++++ Source document

Crisis Collections

This page contains brief descriptions and links to download existing crisis-related collections.

BlackLivesMatterU/T1

Users tweeting about #BlackLivesMatter, labeled by type, race, gender and age.

Data Sources: Twitter
Sampling: hashtag-based query

Check the details »

CrisisLexT26

Tweets from 26 crises, labeled by informativeness, information type and source.

Data Sources: Twitter
Sampling: keyword-based queries

Check the details »

CrisisLexT6

Tweets from 6 crises, labeled by relatedness to the coresponding crisis.

Data Sources: Twitter
Sampling: keyword and geo-based queries

Check the details »

ClimateCovE350

Climate change related events, labeled by relevance, triggers, actions, and news values.

Data Sources: Twitter, GDELT (news)
Sampling: keyword-based queries

Check the details »

SoSItalyT4

Tweets from 4 crises, labeled by the type of information they convey.

Data Sources: Twitter
Sampling: keyword-based queries

Check the details »

ChileEarthquakeT1

Tweets from the Chilean earthquake of 2010, labeled by relatedness.

Data Sources: Twitter
Sampling: keyword-based queries

Check the details »

EnvironmentalPetitionTweets

Petition URLs and tweets containing them.

Data Sources: Twitter
Sampling: url-based queries

Check the details »

SandyHurricaneGeoT1

Geo-tagged tweets from the Sandy Hurricane.

Data Sources: Twitter
Sampling: geo-based queries

Check the details »

BlackLivesMatterU/T1 Users mentioning #BlackLivesMatter, labeled by type, race, age, gender. March 2016

This collection includes tweets containing the #BlackLivesMatter hashtag and that were posted from April 2012 to May 2015. It also includes a collection of about 6000 users annotated according to type (organizations vs. individuals), and 3 demographic factors (race, age, gender), which have used the hashtag during this period.

++++++++
++++ Dataset excerpts

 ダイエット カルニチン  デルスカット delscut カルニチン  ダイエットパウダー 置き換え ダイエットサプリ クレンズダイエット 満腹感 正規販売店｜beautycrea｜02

++++++++
++++ Dataset excerpts

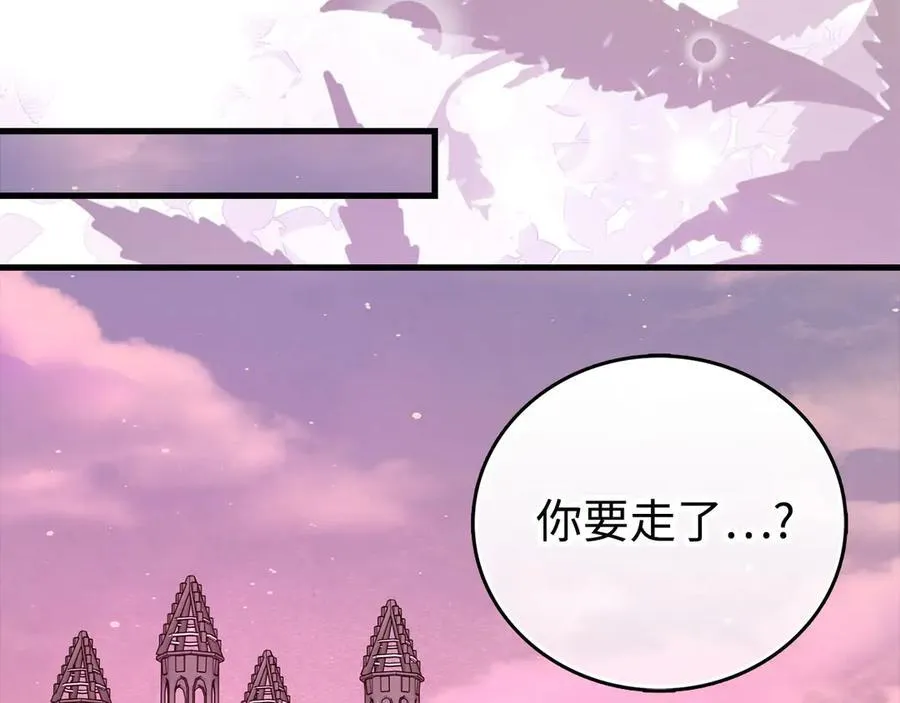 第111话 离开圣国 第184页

++++++++

> What you will do:
1. Answer the following from the crisis collections page.
(a) Which data sources does ClimateCovE350 draw on?
(b) What sampling method was used for SandyHurricaneGeoT1?
(c) During what period were the tweets in the BlackLivesMatterU/T1 collection posted?
2. Continue the crisis collections page from the point where it stops.
The records are not used for any of this work.

> Answers in order:
1.
(a) Twitter and GDELT (news).
(b) Geo-based queries.
(c) From April 2012 to May 2015.

2.
Hashtag #Tweets #Users #Labeled Users
#BlackLivesMatter 3.54 million 0.88 million 6000
  • Contents: ~6000 relevant users, labeled by type (organizations vs. individuals) and 3 demographic criteria (age, race, gender). The collection also contains tweet ids for 3.54 million tweets, representing the tweets containing the #BlackLivesMatter hashtag from April 11, 2012 —when the hashtag was first used— until May 10, 2015.
  • Sampling method: tweets containing the #BlackLivesMatter hashtag.
  • Labels: ~6000 users labeled by crowdsourcing workers according to their type as organization accouts (e.g. NGO, government agency, media, business) or individuals, and individuals according to three demographic criteria (age, gender, race).
  • Data format: (tweets) a comma-separated values (.csv) file containing the tweet ID, and the time stamp of the tweet; (users) a .csv file containing the users ID, along with the corresponding type, race, gender, age.

If you use the BlackLivesMatterU/T1 collections, please cite:

Annotated data available upon request BlackLivesMatterT1-v1.0.zip (29.1 MB)

ClimateCovE350 Climate events, labeled by relevance, triggers, actions, and news values April 2015

This collection includes about 350 events that received medium to high coverage in Twitter, mainstream media, or both, covering a period of 17 months in 2013 and 2014, and are labeled by relevance to climate-chance, triggers, actions, and 6 news values (i.e. extraordinary, unpredictable, high magnitude, negative, conflictive, related to elite persons).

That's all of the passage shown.